Detektiveinsatz vs. Datenschutz: Anspruch auf Offenlegung eines Detektivberichts nach geheimer Observation durch die Versicherung?
OLG Oldenburg v. 9.4.2024 - 13 U 48/23
Der Sachverhalt:
Dem Detektiveinsatz war ein Verkehrsunfall vorausgegangen, bei welchem der Kläger verletzt worden war. Wegen seiner Verletzungen machte der Kläger Ansprüche bei der Haftpflichtversicherung des Unfallverursachers geltend. Die Versicherung hatte den Verdacht, dass die unfallbedingten Einschränkungen des Klägers tatsächlich geringer waren als angegeben und ging davon aus, dass der Kläger unberechtigte Ansprüche geltend mache. Die daraufhin von der Versicherung beauftragte Detektei observierte den Kläger über mehrere Wochen und fasste ihre Erkenntnisse über die gesundheitlichen Alltagseinschränkungen des Klägers für die Versicherung in einem Ermittlungsbericht zusammen.

KURZE AUFGABE A: Nenne aus der Liste unten jede Zeile, in der die Zeichenfolge "positioned" steht.

AUSGELESENE DATEN:

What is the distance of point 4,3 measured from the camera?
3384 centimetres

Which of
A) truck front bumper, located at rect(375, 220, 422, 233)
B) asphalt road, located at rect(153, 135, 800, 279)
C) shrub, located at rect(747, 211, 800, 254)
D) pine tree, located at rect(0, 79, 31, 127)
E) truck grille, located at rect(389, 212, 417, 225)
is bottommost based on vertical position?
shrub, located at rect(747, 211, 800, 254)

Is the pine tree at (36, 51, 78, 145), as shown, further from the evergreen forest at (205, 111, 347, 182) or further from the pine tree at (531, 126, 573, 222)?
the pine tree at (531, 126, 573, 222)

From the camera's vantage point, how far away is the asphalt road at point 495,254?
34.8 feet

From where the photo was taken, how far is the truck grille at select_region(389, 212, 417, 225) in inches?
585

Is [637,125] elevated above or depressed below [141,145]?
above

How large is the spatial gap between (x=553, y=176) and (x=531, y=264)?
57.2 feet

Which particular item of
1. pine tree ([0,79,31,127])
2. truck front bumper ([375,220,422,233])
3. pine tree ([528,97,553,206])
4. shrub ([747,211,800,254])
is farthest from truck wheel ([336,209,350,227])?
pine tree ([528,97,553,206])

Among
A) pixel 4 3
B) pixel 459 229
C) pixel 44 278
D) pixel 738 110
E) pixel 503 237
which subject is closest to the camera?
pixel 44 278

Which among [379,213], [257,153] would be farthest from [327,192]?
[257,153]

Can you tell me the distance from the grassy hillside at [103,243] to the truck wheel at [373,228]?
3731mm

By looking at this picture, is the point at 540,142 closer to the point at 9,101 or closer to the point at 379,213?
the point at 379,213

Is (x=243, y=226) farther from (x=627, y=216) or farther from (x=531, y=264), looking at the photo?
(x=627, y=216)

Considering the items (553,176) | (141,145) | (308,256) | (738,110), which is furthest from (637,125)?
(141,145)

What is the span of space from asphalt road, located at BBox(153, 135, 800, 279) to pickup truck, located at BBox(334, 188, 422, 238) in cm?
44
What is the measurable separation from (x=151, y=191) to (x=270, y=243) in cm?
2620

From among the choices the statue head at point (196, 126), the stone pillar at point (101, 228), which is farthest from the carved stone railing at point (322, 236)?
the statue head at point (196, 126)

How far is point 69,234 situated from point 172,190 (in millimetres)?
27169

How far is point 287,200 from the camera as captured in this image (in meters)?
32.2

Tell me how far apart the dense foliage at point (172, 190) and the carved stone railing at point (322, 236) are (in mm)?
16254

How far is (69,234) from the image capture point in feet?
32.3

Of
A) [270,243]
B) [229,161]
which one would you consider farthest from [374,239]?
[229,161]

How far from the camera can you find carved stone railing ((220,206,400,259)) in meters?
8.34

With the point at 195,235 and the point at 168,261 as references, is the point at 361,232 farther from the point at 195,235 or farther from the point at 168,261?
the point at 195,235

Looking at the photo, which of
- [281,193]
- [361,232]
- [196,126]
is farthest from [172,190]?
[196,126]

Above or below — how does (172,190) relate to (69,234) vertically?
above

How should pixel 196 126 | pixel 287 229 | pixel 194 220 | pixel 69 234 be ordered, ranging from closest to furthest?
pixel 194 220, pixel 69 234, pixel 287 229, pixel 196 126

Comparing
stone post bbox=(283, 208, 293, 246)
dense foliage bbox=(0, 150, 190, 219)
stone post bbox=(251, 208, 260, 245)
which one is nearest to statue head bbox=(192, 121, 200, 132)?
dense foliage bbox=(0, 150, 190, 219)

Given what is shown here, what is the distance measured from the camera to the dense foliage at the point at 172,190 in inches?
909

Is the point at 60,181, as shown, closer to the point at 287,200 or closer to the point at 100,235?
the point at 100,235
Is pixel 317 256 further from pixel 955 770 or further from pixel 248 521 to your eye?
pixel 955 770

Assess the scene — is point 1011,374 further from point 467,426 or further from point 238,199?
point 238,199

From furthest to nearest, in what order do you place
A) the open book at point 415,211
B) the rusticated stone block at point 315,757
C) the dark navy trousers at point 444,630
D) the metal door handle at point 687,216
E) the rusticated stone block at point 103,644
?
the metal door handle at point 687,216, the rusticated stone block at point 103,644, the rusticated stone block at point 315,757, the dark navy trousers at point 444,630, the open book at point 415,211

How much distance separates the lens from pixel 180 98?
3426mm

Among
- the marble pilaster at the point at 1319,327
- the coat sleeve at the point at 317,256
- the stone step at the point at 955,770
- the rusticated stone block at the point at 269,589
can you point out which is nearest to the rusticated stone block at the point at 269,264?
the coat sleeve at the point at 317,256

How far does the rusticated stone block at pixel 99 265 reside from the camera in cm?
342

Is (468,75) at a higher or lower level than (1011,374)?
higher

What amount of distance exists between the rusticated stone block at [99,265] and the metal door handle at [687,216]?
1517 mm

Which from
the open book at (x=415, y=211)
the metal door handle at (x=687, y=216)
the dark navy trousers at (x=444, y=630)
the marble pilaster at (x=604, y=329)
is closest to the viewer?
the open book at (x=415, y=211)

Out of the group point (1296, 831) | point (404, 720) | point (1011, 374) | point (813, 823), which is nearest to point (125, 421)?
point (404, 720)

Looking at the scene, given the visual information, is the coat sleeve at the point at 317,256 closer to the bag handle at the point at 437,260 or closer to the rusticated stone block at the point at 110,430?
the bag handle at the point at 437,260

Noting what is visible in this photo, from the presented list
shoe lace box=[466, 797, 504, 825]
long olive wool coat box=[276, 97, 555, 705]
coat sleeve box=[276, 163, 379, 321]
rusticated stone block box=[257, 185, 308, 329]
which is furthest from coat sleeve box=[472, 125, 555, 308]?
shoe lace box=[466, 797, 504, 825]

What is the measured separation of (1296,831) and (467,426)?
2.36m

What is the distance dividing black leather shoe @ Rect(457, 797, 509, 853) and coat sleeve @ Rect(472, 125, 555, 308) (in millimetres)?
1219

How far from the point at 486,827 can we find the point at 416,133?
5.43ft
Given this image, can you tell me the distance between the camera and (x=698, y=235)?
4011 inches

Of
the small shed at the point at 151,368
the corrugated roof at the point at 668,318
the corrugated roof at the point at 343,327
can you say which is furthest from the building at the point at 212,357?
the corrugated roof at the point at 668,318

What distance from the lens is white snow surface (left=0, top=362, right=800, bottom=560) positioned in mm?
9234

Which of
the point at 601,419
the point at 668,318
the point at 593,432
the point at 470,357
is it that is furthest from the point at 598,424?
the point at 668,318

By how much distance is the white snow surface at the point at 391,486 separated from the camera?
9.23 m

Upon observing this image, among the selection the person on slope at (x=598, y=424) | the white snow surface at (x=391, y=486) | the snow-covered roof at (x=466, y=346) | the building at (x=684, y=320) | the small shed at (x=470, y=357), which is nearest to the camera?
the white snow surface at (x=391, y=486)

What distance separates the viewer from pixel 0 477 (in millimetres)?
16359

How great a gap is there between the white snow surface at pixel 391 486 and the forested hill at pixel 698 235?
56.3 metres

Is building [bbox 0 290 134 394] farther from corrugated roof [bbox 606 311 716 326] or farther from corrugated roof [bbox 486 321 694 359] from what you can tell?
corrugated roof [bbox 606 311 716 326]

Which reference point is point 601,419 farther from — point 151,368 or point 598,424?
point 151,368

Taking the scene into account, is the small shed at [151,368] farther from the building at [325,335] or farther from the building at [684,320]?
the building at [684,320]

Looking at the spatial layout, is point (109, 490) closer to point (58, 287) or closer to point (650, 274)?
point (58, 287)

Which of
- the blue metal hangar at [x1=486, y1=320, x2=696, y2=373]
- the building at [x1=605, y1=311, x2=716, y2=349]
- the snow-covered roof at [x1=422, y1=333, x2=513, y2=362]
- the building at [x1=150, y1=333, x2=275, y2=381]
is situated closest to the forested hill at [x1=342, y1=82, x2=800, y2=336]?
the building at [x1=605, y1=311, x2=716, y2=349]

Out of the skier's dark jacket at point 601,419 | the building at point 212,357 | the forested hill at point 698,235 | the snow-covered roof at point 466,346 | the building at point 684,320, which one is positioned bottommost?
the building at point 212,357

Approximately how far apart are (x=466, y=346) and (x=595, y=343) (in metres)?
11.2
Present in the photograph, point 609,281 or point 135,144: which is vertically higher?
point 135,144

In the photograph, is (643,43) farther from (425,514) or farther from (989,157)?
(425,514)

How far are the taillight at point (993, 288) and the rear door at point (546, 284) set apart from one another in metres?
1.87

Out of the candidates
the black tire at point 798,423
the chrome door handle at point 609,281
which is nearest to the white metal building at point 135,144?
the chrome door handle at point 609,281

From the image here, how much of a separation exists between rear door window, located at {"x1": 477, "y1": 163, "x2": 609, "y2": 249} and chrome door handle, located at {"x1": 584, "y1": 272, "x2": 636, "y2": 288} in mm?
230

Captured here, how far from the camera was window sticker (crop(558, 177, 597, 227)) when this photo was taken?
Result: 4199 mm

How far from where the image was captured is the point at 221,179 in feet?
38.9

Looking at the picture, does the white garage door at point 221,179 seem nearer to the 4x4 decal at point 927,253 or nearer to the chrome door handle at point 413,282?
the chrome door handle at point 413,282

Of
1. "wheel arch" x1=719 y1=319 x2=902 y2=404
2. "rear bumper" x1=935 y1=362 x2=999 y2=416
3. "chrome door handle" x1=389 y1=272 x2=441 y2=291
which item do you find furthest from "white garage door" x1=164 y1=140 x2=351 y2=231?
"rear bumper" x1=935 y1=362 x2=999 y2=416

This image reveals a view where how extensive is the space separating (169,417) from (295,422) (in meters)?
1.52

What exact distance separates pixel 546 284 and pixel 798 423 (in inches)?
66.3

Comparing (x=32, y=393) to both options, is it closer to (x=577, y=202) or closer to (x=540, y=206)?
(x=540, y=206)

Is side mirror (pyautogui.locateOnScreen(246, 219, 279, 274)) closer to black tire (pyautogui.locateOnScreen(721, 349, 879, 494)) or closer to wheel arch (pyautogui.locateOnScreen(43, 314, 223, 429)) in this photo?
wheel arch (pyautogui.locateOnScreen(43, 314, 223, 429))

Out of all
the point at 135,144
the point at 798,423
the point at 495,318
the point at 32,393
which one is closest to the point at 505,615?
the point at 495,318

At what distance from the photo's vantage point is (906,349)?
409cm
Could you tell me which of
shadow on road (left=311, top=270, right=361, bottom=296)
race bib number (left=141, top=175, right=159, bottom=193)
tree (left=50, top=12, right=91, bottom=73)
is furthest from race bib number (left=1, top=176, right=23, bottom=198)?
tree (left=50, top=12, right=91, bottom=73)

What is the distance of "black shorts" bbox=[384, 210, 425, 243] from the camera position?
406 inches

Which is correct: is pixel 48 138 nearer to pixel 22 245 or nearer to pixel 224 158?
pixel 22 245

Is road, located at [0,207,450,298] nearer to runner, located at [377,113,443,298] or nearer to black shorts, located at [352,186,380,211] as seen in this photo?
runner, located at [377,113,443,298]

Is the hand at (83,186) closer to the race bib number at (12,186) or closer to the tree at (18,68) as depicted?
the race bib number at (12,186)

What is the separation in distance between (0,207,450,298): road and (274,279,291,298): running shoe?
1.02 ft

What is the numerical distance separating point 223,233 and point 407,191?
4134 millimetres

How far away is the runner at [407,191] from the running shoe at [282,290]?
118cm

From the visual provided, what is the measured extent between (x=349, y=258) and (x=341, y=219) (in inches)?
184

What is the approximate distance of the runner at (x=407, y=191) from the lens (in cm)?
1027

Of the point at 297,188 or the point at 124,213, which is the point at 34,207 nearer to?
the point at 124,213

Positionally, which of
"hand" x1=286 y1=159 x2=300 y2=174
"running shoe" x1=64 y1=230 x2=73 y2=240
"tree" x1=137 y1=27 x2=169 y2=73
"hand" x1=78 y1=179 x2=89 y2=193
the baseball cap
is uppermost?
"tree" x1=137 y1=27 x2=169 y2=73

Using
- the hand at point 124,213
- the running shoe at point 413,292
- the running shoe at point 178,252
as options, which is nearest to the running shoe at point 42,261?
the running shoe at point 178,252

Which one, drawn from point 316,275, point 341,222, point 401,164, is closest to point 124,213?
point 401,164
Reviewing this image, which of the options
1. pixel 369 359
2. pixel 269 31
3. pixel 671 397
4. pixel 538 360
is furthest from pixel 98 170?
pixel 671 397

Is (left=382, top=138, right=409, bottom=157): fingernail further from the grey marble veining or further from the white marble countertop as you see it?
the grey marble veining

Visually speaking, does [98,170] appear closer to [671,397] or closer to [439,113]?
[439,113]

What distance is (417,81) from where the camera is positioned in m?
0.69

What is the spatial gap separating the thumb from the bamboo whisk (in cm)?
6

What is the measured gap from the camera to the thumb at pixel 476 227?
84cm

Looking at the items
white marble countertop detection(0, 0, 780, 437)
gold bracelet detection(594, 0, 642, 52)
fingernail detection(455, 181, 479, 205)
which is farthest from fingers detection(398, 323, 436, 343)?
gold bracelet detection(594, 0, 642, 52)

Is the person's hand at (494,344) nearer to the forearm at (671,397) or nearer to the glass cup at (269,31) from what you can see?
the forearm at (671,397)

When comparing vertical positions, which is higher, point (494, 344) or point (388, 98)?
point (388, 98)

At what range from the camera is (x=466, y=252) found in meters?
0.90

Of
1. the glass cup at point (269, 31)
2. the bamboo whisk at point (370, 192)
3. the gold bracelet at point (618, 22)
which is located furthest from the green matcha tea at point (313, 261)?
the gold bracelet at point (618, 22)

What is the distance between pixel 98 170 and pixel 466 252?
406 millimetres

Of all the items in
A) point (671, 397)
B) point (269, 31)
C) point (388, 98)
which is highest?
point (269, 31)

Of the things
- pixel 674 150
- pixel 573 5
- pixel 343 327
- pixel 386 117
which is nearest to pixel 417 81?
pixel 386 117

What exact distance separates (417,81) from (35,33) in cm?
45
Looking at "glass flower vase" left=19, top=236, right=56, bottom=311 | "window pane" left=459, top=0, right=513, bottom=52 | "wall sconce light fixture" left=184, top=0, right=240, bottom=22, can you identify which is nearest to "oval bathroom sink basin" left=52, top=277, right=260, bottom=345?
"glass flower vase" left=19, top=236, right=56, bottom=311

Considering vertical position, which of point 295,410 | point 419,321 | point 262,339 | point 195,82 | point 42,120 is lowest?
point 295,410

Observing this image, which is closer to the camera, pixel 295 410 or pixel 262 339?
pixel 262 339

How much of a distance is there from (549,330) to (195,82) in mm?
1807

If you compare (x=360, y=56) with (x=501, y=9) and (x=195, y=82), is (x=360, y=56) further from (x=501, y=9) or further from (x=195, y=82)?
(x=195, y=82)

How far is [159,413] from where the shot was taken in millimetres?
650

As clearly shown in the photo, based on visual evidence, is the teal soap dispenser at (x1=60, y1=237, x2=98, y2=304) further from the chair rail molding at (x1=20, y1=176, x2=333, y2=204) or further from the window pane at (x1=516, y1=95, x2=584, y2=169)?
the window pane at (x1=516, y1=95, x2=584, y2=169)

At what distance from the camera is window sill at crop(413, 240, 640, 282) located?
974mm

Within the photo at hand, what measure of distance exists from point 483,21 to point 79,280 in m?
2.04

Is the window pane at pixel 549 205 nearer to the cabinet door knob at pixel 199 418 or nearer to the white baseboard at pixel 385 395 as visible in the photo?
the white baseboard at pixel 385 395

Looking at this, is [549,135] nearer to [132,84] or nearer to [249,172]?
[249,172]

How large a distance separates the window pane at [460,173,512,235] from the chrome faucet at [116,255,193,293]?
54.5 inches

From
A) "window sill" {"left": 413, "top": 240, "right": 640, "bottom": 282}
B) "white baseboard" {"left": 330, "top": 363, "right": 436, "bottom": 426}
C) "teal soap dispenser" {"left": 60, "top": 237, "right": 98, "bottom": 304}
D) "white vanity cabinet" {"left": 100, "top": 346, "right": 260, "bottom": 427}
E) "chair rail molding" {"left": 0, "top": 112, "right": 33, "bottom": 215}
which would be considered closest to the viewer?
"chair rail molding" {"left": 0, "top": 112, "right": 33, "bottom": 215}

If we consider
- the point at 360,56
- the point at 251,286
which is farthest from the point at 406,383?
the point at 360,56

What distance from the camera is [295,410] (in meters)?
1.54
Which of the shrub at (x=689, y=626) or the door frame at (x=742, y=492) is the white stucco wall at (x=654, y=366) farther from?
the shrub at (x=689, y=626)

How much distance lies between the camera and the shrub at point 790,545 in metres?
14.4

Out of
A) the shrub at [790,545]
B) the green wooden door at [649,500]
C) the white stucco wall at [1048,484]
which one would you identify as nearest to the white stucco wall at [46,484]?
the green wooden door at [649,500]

KURZE AUFGABE B: Wie lange hat die Detektei den Kläger laut dem Text zum Detektiveinsatz beobachtet?

LÖSUNG A:
What distance from the lens is white snow surface (left=0, top=362, right=800, bottom=560) positioned in mm?
Out of the skier's dark jacket at point 601,419 | the building at point 212,357 | the forested hill at point 698,235 | the snow-covered roof at point 466,346 | the building at point 684,320, which one is positioned bottommost?
What distance is (417,81) from where the camera is positioned in m?

LÖSUNG B: Über mehrere Wochen.